FIDELIA: In the kitchen I think being female and of colour in itself is a challenge, as there are not that many of us around, getting the opportunity and being recognised. But there is such joy in getting noticed and having the door opened. Getting to be in a kitchen, getting the food out to customers always puts a smile on my face. Sometimes it can be stressful in the kitchen, as there are big personalities all vying for attention. But I try to ensure I always have some me time, to unwind and come back fresher. I love the atmosphere, the buzz of it all. I feed off of the energy and delivering the plate out just right every time.
MATILDA: The biggest and most simple joy is that I love being in the kitchen – learning and tasting and making delicious things, working with great people and giving people good food to eat; it’s a pretty nice way to spend my day. One of the simultaneous challenges and joys is that there is always more to learn – I’m amazed by how much I’ve learnt already but there’s always more. Sometimes I want to just be an expert already, but I don’t think that’s truly possible, there are always different ways to do things and other people to learn from. I think I’m nearly an expert in tiramisu though…!
I do love being a chef, but it is a stupidly demanding job. There are the silly long nocturnal hours, the redundant rushing around, the egos to manoeuvre, the adrenaline. Kitchens can be weird places to be. Cheffing is a physically and emotionally draining job and I think it’s useful to acknowledge that. There are lots of ways that we can look out for each other and create kinder and calmer kitchen environments.
FIDELIA: The women in my life inspire me so much – my grandmother Ehi. My aunt Judith and my late stepmother Veronica. Each has had a hand in raising me and bestowing their knowledge of food, which has ultimately helped in shaping who I am today.

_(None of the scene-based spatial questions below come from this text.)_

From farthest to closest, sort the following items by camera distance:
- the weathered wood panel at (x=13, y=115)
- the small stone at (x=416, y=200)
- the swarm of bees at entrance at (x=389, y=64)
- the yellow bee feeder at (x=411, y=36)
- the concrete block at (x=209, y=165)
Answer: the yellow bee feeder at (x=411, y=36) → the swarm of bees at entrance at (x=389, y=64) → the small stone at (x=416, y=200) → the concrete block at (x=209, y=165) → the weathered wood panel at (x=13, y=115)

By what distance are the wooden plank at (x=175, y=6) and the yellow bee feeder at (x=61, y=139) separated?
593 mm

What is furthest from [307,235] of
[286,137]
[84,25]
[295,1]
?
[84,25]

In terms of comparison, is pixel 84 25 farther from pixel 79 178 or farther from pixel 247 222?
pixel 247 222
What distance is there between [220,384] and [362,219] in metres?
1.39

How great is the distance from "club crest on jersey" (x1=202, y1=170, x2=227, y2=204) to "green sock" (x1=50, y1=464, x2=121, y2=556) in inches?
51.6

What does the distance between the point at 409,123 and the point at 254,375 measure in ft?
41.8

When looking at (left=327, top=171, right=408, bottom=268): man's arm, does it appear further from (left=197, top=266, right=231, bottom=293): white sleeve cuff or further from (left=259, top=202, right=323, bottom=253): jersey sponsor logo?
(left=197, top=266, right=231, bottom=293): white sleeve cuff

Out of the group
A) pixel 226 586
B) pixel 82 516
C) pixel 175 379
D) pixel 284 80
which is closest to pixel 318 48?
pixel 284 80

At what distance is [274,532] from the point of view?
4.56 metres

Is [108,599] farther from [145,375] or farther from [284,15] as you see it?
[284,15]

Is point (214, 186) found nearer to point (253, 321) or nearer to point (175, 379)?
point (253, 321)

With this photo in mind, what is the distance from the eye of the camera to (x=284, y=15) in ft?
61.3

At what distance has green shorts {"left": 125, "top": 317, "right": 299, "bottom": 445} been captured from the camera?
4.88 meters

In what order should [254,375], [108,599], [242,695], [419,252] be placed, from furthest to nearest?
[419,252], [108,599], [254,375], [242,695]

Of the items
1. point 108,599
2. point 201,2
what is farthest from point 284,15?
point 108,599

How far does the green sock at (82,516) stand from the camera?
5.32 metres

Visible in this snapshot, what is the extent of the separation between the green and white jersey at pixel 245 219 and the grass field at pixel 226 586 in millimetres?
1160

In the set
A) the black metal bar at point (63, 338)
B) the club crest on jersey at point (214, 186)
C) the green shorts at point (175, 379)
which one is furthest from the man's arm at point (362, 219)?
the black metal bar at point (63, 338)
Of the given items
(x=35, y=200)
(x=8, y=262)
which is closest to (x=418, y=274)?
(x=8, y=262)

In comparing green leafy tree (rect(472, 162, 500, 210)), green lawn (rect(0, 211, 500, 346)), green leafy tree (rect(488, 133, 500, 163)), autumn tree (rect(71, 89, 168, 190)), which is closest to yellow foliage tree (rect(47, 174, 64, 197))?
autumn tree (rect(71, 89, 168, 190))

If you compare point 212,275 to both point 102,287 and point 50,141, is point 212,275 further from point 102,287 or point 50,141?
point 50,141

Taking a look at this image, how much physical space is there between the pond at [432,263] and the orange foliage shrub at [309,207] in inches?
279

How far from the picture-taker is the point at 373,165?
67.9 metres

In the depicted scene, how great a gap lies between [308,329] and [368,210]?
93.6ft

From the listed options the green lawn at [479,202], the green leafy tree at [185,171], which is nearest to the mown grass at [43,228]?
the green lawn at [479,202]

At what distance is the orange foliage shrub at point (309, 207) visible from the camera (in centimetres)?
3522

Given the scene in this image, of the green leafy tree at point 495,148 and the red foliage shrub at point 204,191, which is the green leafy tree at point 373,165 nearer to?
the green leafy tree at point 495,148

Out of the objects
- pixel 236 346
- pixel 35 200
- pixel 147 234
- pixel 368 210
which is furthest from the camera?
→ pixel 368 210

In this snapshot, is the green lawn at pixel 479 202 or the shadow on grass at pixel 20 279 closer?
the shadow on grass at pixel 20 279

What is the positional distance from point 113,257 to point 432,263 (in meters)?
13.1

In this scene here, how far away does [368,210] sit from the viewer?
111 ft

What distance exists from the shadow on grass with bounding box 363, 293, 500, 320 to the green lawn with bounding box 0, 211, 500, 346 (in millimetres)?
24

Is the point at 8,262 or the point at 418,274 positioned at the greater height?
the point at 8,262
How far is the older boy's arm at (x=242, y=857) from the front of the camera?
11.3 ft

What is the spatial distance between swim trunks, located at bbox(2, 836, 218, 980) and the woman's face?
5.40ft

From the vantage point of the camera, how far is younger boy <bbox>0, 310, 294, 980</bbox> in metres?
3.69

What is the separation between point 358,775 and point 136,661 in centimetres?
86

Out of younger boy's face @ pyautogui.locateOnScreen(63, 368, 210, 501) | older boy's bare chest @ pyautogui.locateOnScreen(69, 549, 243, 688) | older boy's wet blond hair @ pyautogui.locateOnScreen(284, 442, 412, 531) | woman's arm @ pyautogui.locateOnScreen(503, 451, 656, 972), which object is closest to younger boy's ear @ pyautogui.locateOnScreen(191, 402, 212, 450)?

MATILDA: Most of my culinary inspiration comes in book form; Diana Henry, Nigel Slater, Ella Risbridger, Nigella, Yasmin Khan, Saghar Setareh. I can sit and read them all for hours, dreaming about menus and meals – their recipes are wonderful and their writing even more so. I love to learn about the history and the stories that precede recipes and give them their meaning and flavour. I’m also really inspired by people trying to do some good in their cooking; people like Doug McMaster with his extreme zero-waste attitude, and Melissa Thompson who is loud and proud about challenging the lack of inclusivity and diversity in the food world.
I like to make big piles of simple food for people to share. Often a big plate of grains or beans with vegetables roasted in lots of fat, and something bright and herby on top. Or steaming bowls of risotto that have been slowly stirred and adjusted until they’re oozy and comforting. Or a pot of yellow dal that tastes slightly different every time with each new spice I find, or recipe I’m given, or thing that appears in the fridge.
MATILDA: I loved having the chance to meet and chat to other young chefs and food-oriented people, it was nice to feel a sense of community and life outside of the kitchen. It was great to watch Lisa and Rav chat as they produced these delicious plates of food, Lisa is a great teacher and showed us some different techniques from those I usually use in the kitchen. The most valuable takeaway? To salt my ice cream!
FIDELIA: I loved the energy of these two women, they were so knowledgeable and welcoming and the ease in which Lisa showcased the three dishes was incredible. There is so much more to salt and flavouring than I initially thought possible – I’m still thinking about the gorgeous ice cream she made! It really taught me to just experiment.